Through a combination of acquisitions of craft breweries, craft distribution partnerships, and specialty brands, the big brewers hope to get just enough craft brands in their portfolio to fill taps and shelf-space at the expense of newcomers.

In other cases, distribution laws serve the interest of preserving the current power structure and limiting newcomers. Take for example, the beer franchise laws. Again, it varies from state to state, but in many cases, once a small brewer signs a distribution agreement in its initial stages of growth, it's shackled to that wholesaler. "The ways the laws are written, once you have a franchise agreement, you can't really get out of it," says Tom Kehoe, co-founder of Yards Brewing Company in Philadelphia. "When a small brewer wants to move to a bigger wholesaler, it's up to the wholesaler, who can sell those distribution rights for that brand or even trade brands with another wholesaler."


Craft brewers and craft beer enthusiasts have good reason to be skeptical of viewing big brewers as worthy stewards of the craft industry. From the end of prohibition through the 1980s, the beer industry has seen constant consolidation. Regional brewers either went out of business or were bought up. As a result, the beer drinker of the late seventies had pitifully few choices.

On tap at the local pub were the usual suspects: Bud, Miller, Coors, and maybe an import like Heineken. In 1979, there were 44 brewing companies in the U.S. Today, there are 2,126. For the most part, there was one kind of beer available: what is derided in craft circles as "fizzy yellow beer" - also known as "adjunct" or "corn" lagers. Adjunct refers to the addition of cheap ingredients (corn, rice) to lighten a beer's taste or lower production costs.

Federal restrictions on home brewing were lifted in 1978, leading to increased amateur experimentation. Meanwhile, a handful of pioneering breweries demonstrated the viability of craft beer as a regional business. In 1984, Jim Koch founded The Boston Beer Company and started brewing Samuel Adams Boston Lager, the beer that arguably kicked off the craft beer renaissance of the 1990s. "You gotta remember, this was a totally different world," says Koch. "In 1984, if you were an American beer drinker, you could not get a great glass of beer.
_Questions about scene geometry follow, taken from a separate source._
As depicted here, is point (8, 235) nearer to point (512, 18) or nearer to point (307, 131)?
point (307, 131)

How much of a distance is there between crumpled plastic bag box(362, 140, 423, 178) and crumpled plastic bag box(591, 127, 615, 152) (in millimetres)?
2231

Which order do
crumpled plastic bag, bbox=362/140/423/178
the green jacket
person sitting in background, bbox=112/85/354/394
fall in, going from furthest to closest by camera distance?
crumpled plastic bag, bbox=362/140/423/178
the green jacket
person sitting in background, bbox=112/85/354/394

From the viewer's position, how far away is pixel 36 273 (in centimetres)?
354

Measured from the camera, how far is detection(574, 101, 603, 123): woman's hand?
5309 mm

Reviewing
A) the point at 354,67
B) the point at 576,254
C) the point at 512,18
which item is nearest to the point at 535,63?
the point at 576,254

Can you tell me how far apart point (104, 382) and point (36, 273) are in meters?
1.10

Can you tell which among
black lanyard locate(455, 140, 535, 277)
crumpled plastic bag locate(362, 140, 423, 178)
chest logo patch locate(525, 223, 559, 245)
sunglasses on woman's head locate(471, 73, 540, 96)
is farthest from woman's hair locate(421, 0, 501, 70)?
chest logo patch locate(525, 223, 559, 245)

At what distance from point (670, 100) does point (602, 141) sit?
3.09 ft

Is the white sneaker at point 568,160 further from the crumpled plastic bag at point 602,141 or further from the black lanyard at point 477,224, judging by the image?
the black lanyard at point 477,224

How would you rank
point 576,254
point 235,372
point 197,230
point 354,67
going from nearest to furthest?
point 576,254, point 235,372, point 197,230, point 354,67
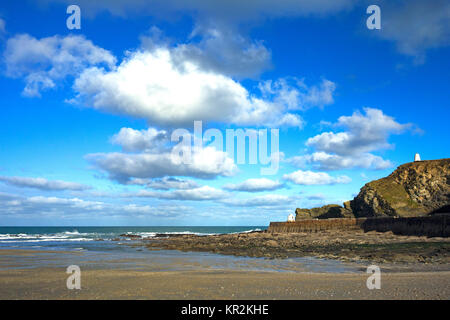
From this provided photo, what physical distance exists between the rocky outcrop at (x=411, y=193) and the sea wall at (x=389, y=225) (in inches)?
533

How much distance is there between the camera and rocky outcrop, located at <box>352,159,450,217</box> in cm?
5812

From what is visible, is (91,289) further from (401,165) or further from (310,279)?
(401,165)

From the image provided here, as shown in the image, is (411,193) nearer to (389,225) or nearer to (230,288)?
(389,225)

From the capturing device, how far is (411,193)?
6156 centimetres

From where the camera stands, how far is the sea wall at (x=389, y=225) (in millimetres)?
33219

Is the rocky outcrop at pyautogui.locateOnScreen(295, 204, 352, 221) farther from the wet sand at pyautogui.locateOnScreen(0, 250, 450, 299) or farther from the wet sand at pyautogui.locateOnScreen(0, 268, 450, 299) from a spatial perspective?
the wet sand at pyautogui.locateOnScreen(0, 250, 450, 299)

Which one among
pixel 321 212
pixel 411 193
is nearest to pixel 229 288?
pixel 411 193

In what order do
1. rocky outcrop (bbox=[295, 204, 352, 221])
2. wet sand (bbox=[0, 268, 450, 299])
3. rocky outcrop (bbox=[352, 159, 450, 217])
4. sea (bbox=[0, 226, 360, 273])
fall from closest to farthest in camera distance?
wet sand (bbox=[0, 268, 450, 299]) → sea (bbox=[0, 226, 360, 273]) → rocky outcrop (bbox=[352, 159, 450, 217]) → rocky outcrop (bbox=[295, 204, 352, 221])

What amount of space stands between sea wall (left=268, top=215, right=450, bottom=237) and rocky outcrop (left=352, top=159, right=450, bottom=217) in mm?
13526

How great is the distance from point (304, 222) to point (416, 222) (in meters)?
23.0

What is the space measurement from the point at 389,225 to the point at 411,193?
25.1 m

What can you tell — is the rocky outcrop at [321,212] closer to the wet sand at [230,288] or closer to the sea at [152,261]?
the sea at [152,261]

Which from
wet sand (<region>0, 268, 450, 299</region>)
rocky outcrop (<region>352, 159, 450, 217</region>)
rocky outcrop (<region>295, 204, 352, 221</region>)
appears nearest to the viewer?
wet sand (<region>0, 268, 450, 299</region>)

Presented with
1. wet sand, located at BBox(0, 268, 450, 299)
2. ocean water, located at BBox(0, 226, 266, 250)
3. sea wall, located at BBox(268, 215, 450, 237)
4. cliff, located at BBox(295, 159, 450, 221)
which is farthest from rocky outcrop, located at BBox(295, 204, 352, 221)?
wet sand, located at BBox(0, 268, 450, 299)
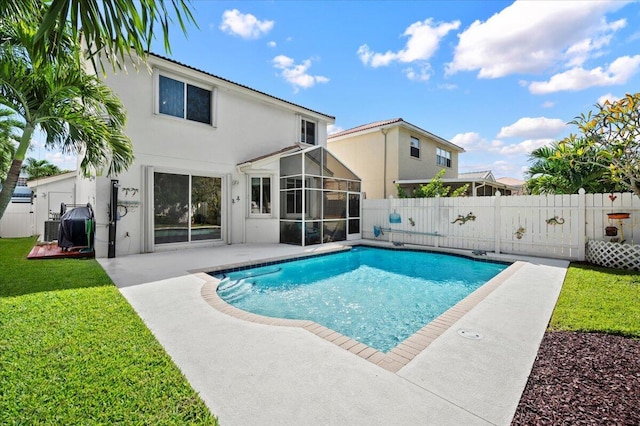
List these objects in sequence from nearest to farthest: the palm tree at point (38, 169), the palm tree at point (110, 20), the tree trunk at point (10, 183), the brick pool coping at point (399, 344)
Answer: the palm tree at point (110, 20)
the brick pool coping at point (399, 344)
the tree trunk at point (10, 183)
the palm tree at point (38, 169)

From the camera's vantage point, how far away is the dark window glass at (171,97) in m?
11.5

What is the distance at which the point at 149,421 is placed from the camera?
231cm

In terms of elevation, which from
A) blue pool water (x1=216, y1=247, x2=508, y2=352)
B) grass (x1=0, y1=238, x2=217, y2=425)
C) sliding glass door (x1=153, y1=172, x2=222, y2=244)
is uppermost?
sliding glass door (x1=153, y1=172, x2=222, y2=244)

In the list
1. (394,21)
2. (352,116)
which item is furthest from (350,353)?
(352,116)

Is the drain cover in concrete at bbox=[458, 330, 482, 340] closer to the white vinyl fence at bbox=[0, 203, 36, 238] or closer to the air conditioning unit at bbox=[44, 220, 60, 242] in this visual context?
the air conditioning unit at bbox=[44, 220, 60, 242]

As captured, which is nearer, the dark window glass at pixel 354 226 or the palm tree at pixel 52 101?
the palm tree at pixel 52 101

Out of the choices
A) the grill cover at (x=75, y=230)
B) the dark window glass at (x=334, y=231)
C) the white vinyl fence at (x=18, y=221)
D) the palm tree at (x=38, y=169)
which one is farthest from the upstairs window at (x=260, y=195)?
the palm tree at (x=38, y=169)

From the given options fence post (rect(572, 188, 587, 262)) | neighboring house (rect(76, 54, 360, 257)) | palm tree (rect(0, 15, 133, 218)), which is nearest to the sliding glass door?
neighboring house (rect(76, 54, 360, 257))

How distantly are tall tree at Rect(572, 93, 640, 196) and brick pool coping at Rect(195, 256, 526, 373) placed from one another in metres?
3.72

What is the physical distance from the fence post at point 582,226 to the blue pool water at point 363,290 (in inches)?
96.0

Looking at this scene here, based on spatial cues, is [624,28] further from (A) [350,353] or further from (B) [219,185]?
(B) [219,185]

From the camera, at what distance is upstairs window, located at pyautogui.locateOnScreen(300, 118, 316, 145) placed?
1706 centimetres

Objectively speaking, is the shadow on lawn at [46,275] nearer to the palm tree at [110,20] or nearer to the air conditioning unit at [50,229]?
the air conditioning unit at [50,229]

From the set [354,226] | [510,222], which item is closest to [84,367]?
[510,222]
You could get mass-produced beers, which are fine for what they are, but they're not trying to be great."

But craft brewers' are gaining increased recognition and more states have adopted craft-friendly legislation over the years.

Very much the optimist, Dogfish's Sam Calagione has faith in his customers. "I think the consumer understands what it takes for a little 7,000-square-foot brewery that is owned by people who live in their hometown to brew on a small scale. Consciously or subconsciously, when they think of craft-brewed beer, they think a small company made that beer and that's why that beer costs a little bit more, that's why that beer is more flavorful."